/WH Quietly Resumes Its Charter Flights Of Underage Migrants

WH Quietly Resumes Its Charter Flights Of Underage Migrants

The White House has restarted its after-dark charter flights of minors to a town north of New York City.

At 9:25 p.m., a group of migrant youths disembarked from an Avelo Airlines jet that had arrived at the Westchester County Airport in White Plains. Thursday. After that, the party boarded three waiting buses, which left approximately 50 minutes later.

One bus was dispatched to the Walt Whitman Service Area in Cherry Hill, New Jersey, which is located immediately across the Delaware River from Philadelphia. At roughly 12:45 a.m., the bus arrived. Several teenagers exited on Friday, got their belongings from the luggage compartment, and left with adults who had been waiting for them.

Around 1:05 a.m., the bus left the rest stop. and then took the New Jersey Turnpike south.

According to internet flight records, the jet that arrived in Westchester took out from El Paso International Airport in Texas and stopped in Jacksonville, Florida.

The Washington Post reported in October on a series of identical flights that revealed how the government was transporting migrant minors to suburban New York in the midst of the ongoing humanitarian crisis at the Mexican border.

Astorino, a Republican gubernatorial candidate, also accused Democratic Gov. Kathy Hochul of being complicit in this, adding that the state budget just adopted permits illegal individuals 65 and older to seek for state-funded Medicaid coverage.

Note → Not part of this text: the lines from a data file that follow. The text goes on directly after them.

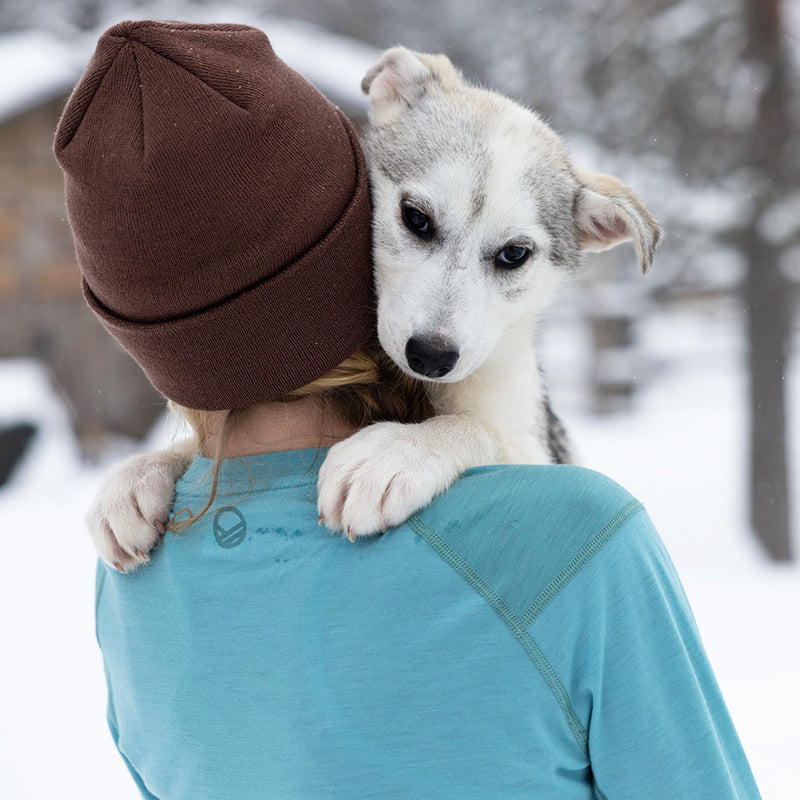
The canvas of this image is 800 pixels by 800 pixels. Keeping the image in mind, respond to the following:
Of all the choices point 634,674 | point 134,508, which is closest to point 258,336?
point 134,508

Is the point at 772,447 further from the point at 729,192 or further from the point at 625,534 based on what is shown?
the point at 625,534

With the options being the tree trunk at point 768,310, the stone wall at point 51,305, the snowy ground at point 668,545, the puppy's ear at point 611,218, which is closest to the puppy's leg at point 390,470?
the puppy's ear at point 611,218

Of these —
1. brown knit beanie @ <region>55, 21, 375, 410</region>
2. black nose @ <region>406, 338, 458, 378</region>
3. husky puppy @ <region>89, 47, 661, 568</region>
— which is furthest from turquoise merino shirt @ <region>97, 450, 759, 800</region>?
black nose @ <region>406, 338, 458, 378</region>

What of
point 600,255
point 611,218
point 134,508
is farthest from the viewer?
point 600,255

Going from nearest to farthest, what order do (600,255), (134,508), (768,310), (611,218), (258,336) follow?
(258,336)
(134,508)
(611,218)
(600,255)
(768,310)

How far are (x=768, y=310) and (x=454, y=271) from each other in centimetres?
329

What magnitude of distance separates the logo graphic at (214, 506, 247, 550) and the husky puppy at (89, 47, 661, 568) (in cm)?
11

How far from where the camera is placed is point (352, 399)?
4.30ft

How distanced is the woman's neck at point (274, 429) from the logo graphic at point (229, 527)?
10 cm

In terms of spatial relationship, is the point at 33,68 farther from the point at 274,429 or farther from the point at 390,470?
the point at 390,470

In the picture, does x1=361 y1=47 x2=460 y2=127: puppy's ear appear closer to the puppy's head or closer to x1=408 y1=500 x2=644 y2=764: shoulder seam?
the puppy's head

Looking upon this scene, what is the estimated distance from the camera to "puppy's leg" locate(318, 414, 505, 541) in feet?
3.22

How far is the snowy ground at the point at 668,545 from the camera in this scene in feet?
9.84

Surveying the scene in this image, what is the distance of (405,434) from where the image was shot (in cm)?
131
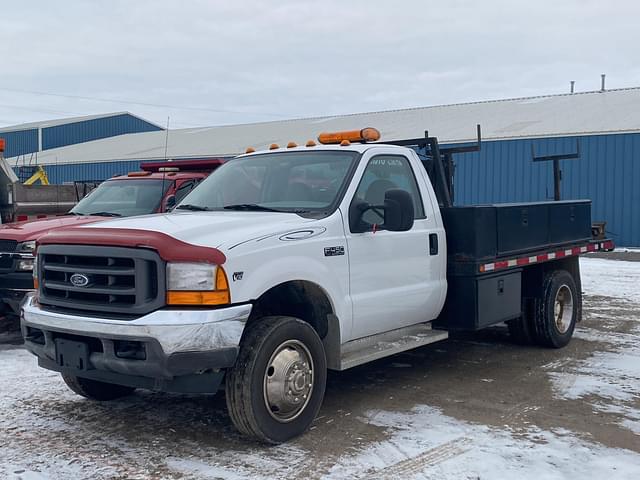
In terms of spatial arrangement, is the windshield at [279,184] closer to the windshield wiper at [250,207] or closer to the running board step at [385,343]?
the windshield wiper at [250,207]

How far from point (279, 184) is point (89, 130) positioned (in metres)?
50.1

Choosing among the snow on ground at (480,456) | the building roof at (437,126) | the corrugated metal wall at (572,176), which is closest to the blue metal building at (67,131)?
the building roof at (437,126)

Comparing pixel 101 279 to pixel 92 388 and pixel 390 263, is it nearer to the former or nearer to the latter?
pixel 92 388

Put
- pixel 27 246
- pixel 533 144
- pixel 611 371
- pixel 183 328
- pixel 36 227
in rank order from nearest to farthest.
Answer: pixel 183 328 < pixel 611 371 < pixel 27 246 < pixel 36 227 < pixel 533 144

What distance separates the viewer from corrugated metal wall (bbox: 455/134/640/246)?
20.3 m

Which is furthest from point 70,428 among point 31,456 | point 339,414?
point 339,414

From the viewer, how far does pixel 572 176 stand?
21188mm

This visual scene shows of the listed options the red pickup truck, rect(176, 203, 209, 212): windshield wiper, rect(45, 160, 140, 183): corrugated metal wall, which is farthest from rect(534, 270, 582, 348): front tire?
rect(45, 160, 140, 183): corrugated metal wall

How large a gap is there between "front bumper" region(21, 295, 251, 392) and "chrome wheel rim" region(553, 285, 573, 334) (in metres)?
4.61

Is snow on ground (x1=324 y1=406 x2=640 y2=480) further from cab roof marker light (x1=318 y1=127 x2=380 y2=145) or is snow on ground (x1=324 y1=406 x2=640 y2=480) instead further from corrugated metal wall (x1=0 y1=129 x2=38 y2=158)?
corrugated metal wall (x1=0 y1=129 x2=38 y2=158)

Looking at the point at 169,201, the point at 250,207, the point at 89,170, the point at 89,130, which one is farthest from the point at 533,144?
the point at 89,130

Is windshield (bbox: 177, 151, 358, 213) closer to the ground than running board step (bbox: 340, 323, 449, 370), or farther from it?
farther from it

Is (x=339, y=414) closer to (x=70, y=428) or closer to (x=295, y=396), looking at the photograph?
(x=295, y=396)

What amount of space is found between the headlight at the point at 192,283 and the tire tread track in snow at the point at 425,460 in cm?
143
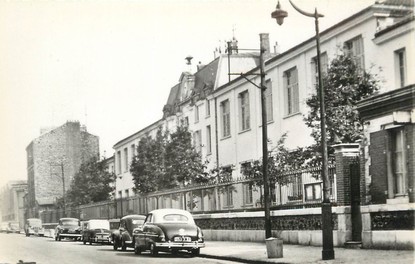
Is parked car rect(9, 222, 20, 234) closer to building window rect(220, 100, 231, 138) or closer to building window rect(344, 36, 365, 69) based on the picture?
building window rect(220, 100, 231, 138)

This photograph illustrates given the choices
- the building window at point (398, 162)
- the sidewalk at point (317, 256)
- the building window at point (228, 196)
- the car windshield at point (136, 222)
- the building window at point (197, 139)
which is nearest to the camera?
the sidewalk at point (317, 256)

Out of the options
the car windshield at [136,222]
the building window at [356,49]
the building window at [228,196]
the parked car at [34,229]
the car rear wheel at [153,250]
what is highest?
the building window at [356,49]

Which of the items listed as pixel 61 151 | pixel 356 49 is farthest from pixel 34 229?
pixel 356 49

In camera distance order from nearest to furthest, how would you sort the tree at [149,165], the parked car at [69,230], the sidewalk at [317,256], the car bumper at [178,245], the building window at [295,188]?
the sidewalk at [317,256], the car bumper at [178,245], the building window at [295,188], the parked car at [69,230], the tree at [149,165]

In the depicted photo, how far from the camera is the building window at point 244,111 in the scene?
41.2 m

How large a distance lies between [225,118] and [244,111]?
3101 millimetres

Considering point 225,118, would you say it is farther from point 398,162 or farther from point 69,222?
point 398,162

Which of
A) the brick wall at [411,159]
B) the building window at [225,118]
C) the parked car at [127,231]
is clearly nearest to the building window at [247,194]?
the parked car at [127,231]

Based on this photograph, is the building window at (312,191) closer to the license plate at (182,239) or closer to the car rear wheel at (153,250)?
the license plate at (182,239)

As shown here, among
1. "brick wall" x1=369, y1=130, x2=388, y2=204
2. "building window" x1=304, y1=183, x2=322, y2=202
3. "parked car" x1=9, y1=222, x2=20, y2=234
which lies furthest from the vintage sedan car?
"parked car" x1=9, y1=222, x2=20, y2=234

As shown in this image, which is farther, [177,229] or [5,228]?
[5,228]

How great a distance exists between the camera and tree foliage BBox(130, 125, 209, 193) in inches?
1679

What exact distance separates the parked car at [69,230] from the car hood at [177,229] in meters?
22.9

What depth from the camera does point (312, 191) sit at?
78.2ft
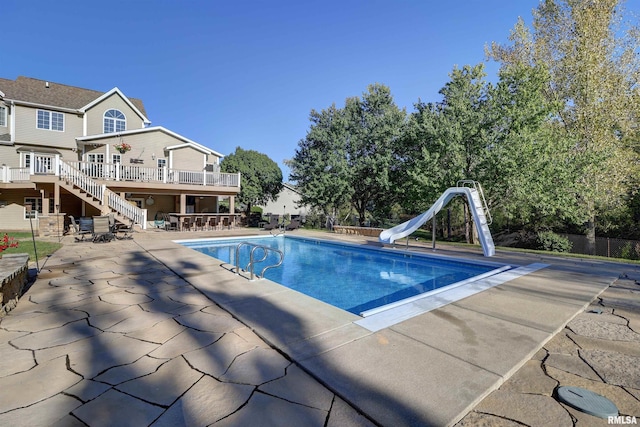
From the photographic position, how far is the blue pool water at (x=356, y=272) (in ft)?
21.8

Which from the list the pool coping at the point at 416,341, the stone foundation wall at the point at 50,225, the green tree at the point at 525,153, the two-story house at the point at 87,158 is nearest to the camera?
the pool coping at the point at 416,341

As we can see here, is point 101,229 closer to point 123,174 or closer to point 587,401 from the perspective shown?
point 123,174

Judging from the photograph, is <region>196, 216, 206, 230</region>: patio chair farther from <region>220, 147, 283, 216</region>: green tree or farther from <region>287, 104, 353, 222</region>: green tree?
<region>220, 147, 283, 216</region>: green tree

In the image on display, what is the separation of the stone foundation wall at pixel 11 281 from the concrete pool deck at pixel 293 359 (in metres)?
0.17

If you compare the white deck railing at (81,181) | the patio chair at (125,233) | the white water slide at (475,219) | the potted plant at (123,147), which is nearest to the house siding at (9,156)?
the potted plant at (123,147)

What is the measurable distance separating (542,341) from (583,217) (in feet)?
52.9

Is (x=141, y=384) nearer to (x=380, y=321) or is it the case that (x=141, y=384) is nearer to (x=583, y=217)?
(x=380, y=321)

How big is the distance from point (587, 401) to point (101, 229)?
13276 millimetres

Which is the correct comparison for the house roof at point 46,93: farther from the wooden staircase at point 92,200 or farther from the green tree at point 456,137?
the green tree at point 456,137

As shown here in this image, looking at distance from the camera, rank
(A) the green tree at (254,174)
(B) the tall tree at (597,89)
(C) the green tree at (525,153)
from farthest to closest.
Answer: (A) the green tree at (254,174), (B) the tall tree at (597,89), (C) the green tree at (525,153)

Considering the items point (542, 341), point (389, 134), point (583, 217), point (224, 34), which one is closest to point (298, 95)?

Astorino, who has made migrant flights a central campaign issue, believes the border shuttle resumed service last month.

According to an Immigration and Customs Enforcement source, planes to other airports around the country were never halted, regardless of what transpired in Westchester.

Department of Homeland Security warned last month that with the expected May 23 relaxation of a federal restriction known as Title 42, which permits for the rapid removal of adult migrants in the event of a public health emergency, that number may rise to as high as 18,000 people. The policy’s implementer, the Centers for Disease Control, declared last month that unaccompanied migrant youngsters would be spared from deportation.